Users can’t tell if their email has been verified and there’s no way to trigger the email to confirm again.

Opportunity Statement

How might we create a more reliable and secure email confirmation experience that prevents fake account creation, allows users to easily re-trigger the confirmation flow if needed, and clearly communicates whether an email is confirmed or not?

User Scenarios

  1. The user has an existing email that is not confirmed so takes action to confirm & is successful (happy path)

  2. The user has an existing email that is not confirmed so takes action to confirm & is not successful (unhappy path)

  3. The user decides to update or edit their existing email address, so is then asked to confirm it

Explorations

Displaying confirmed/unconfirmed states

Two rows

Three rows

We explored a range of design solutions before ultimately landing on a cleaner and more consistent approach. While we considered using a red dot and an additional indicator to show confirmation status, we decided against it as the action isn’t currently required and the pattern didn’t align with how similar information is displayed elsewhere (e.g., identity verification). Instead, we placed a confirm CTA next to the Edit button, aligning with existing right-aligned action patterns for a streamlined experience. We also leveraged the Passport team’s alert pattern on the Account Settings page to surface user to-dos, which eliminated the need for a third line or separate indicator.

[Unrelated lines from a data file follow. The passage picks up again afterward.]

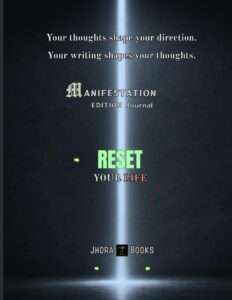 RESET YOUR LIFE – Manifestation Edition: Your thoughts shape your direction. Your writing shapes your thoughts.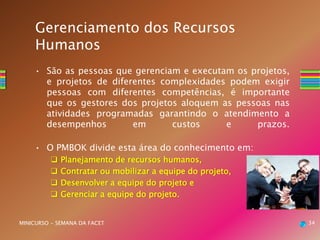 • São as pessoas que gerenciam e executam os projetos,
e projetos de diferentes complexidades podem exigir
pessoas com diferentes competências, é importante
que os gestores dos projetos aloquem as pessoas nas
atividades programadas garantindo o atendimento a
desempenhos em custos e prazos.
• O PMBOK divide esta área do conhecimento em:
 Planejamento de recursos humanos,
 Contratar ou mobilizar a equipe do projeto,
 Desenvolver a equipe do projeto e
 Gerenciar a equipe do projeto.
34MINICURSO - SEMANA DA FACET
Gerenciamento dos Recursos
Humanos
 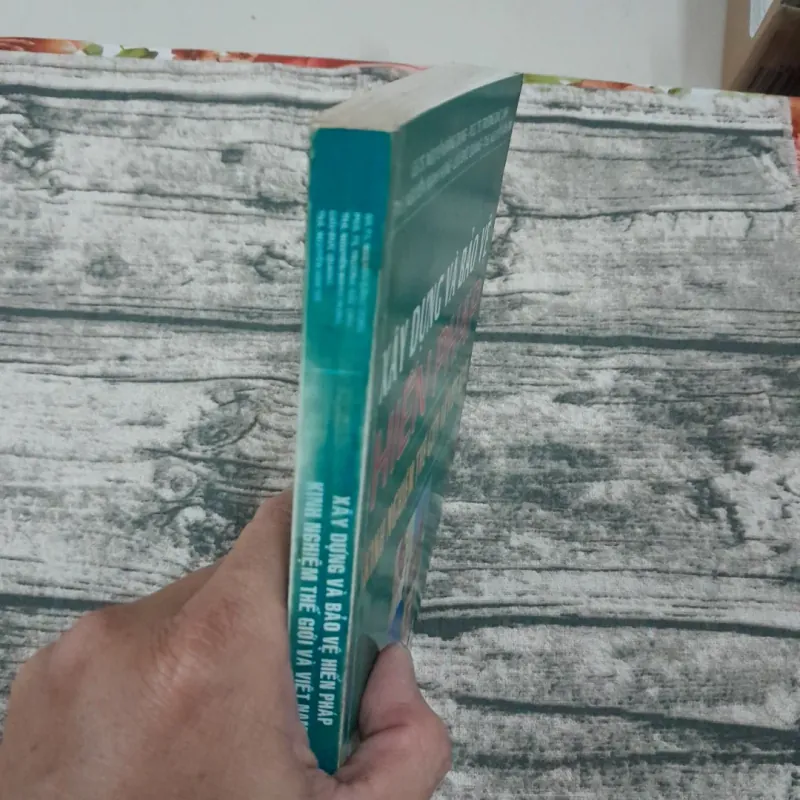 Sách chuyên khảo- Xây dựng và Bảo vệ HIẾN PHÁP Kinh nghiêm thế giới và Việt Nam.  762050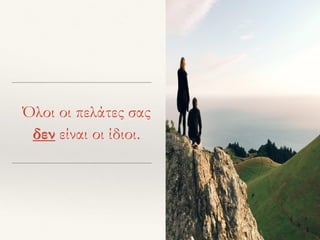 Όλοι οι πελάτες σας
δεν είναι οι ίδιοι.
 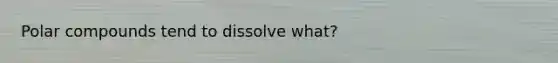 Polar compounds tend to dissolve what?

We ultimately landed on placing the confirm CTA next to the Edit CTA, as it was the cleanest option and maintained consistency with our existing pattern of right-aligned actions. While we explored using a red dot to indicate status, we decided against it since confirmation isn’t a required action at this time. To surface the task to users, we chose to use an alert on the Account Settings page, leveraging the Passport team’s existing pattern for user to-dos. We also considered using an additional indicator (dot, icon, or label) to show confirmation status, but opted to follow the precedent set by identity verification, which uses a simple “verified” label without an icon. As a result, a third line of text became unnecessary

Final Design

Screens in the flow

Retrospect

Impact

Coming soon.

Lessons Learned

  • Partnering with adjacent design team to adopt their existing pattern for alerting users on the personal information page. This reinforced the value of how shared systems and patterns can create a more cohesive and scalable user experience.

  • Designing within real-world constraints which taught me how to leverage a design system, think through edge cases and collaborate cross-functionally.

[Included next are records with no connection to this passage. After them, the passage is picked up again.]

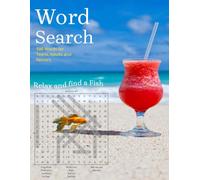 Word Search: Fish Specific for Adults, Teens and Seniors to relax and Challenge the Mind!!: Word Search Book for Teens and above|| More than 500 Fish ... fun and to relax mind this book is for you.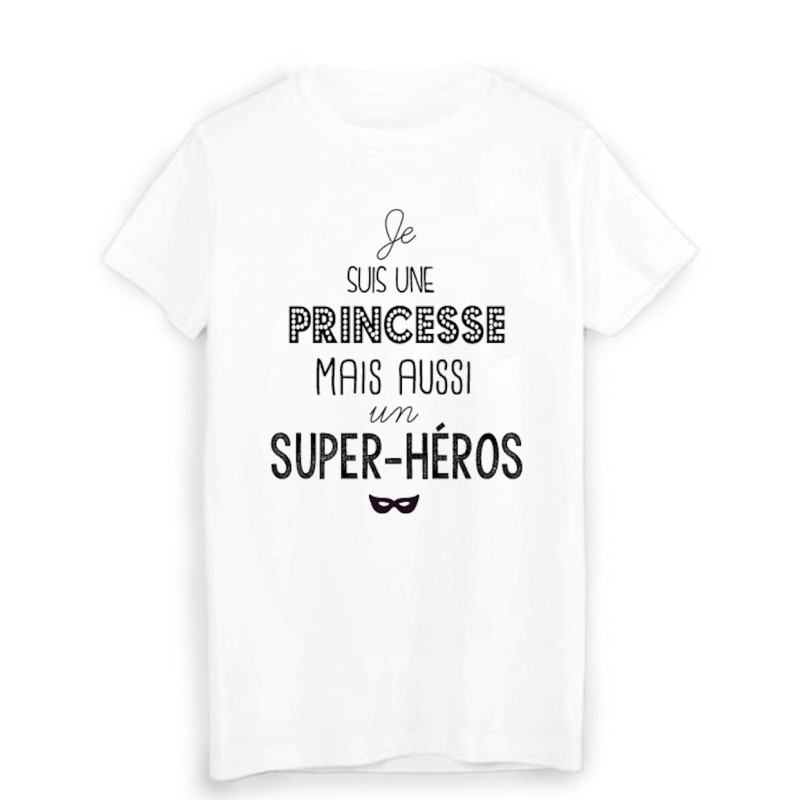 T-Shirt citation Je suis une princesse et un super héros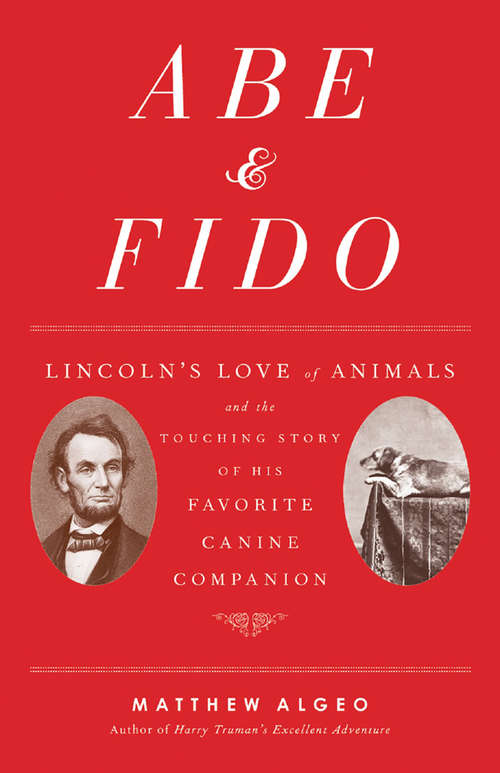Book cover of Abe & Fido: Lincoln's Love of Animals and the Touching Story of His Favorite Canine Companion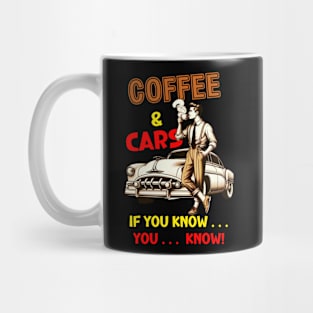 Coffee & Cars  If You Know... You... Know Mug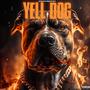 YELL DOG (Explicit)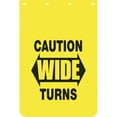 thumbnail image 2 of Buyers Products Mudflap,Caution Wide Turns,24" x 30",PK2 B2430YC, 2 of 2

  • Collaborating with a UX writer which taught me how critical language is in guiding users through high-trust flows.

  • Auditing other sections within the Personal Information page and Account Settings to identify layout patterns that would make the experience cohesive with other sections.

With more time I’d like to

  • Redesign how users edit their personal information.

  • Do an audit of other information in the app that has confirmed or verified states to make sure we are using the same patterns and treatments.